With blogs, there's none of this give and take. Once again, pros and cons. Pro is that you can get unfiltered, unadulterated writing. Con is that it may not be any good. Seriously, some of these dudes lack original thought and they're devoid of any style when saying something we've all heard a million times before. This would never happen at any good magazine because a competent editor will tell you that you're not bringing anything to the table and send you back to the blank page or, at the very least, help you find something new to say that hasn't been said. Of course it doesn't work out this way 10 times out of 10, and you may wind up reading the same piece more than once. Still, most editors try to make sure that there is some new observation, some new understanding, some new bit of information involved. Even if the revelation isn't novel to you, a proper editor will aspire to make sure it's something that will be fresh to at least the majority of the publication's readers. Better bloggers will do the same for themselves--they'll self-censor in order to ensure that they are advancing a conversation. But too many bloggers just want to be heard, regardless of the discussion that has taken place before. It's their turn to speak and that's all that's on their mind. As far as I'm concerned, these types will remain worthless until they step their game up.

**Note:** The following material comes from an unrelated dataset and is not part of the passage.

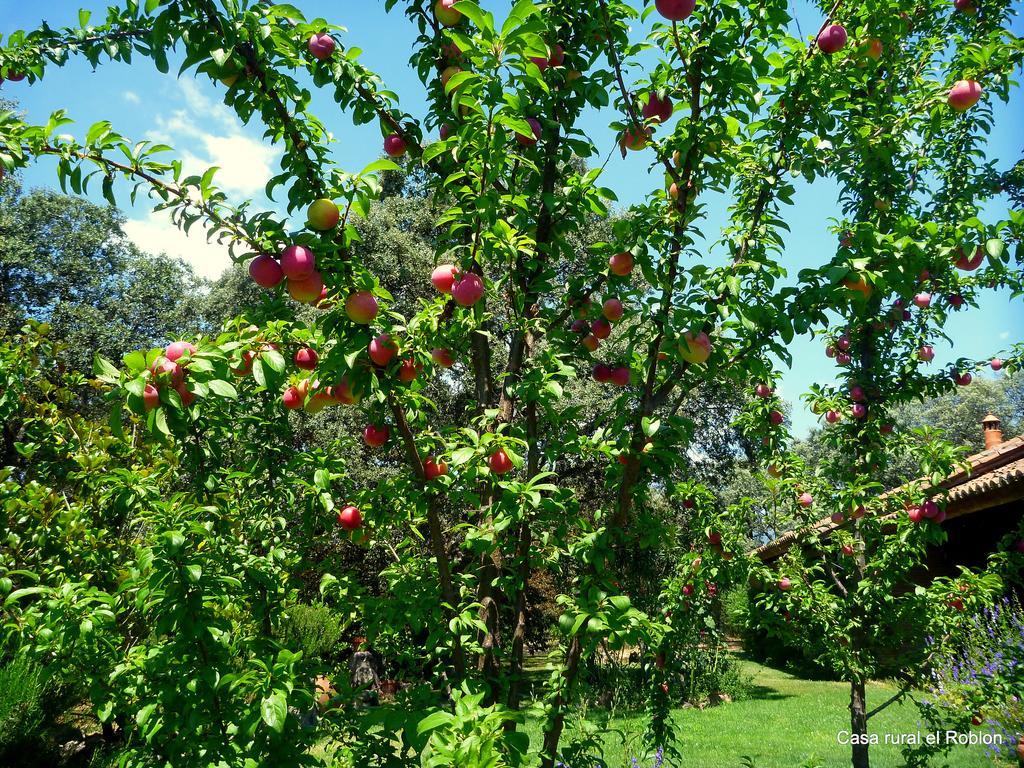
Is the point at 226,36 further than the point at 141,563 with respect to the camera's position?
No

Another thing is that the overwhelmingly vast majority of blogs lack primary sources. The authors are simply picking over other people's research and commenting on that. They don't go out and find the news stories, interview the politicians, build with the artists or talk to the victims of crimes. They just play peanut gallery to someone else's findings. This is fine when the peanut gallery has something of interest to say, but when they don't, well, then no one is there to tell them to stop. They just post away. Sometimes this results in getting put on to new artists, debunking media/government lies, exposing plants in the White House press corps and much more. More often, however, what happens is that people who can't gain an audience in their own livingrooms attempt to pose as experts on a subject and, unfortunately, some unwitting souls will follow along.
I think you have to take the good with the bad and use your discernment. There are engaging writers, people and thinkers in all forms of media; but there are also a bunch of dim nitwits. It's just a microcosm of real life. The same rules apply. You have to know what works for you and be careful whom you follow.
Ed. Note: In its furthest definition, I may be wrong on the "meme" thing. But, I'm cool with being wrong. Shit happens.
P.S.-- This a bit under 1800 words. Just like I thought.
If you can't respect that, your whole perspective is wack.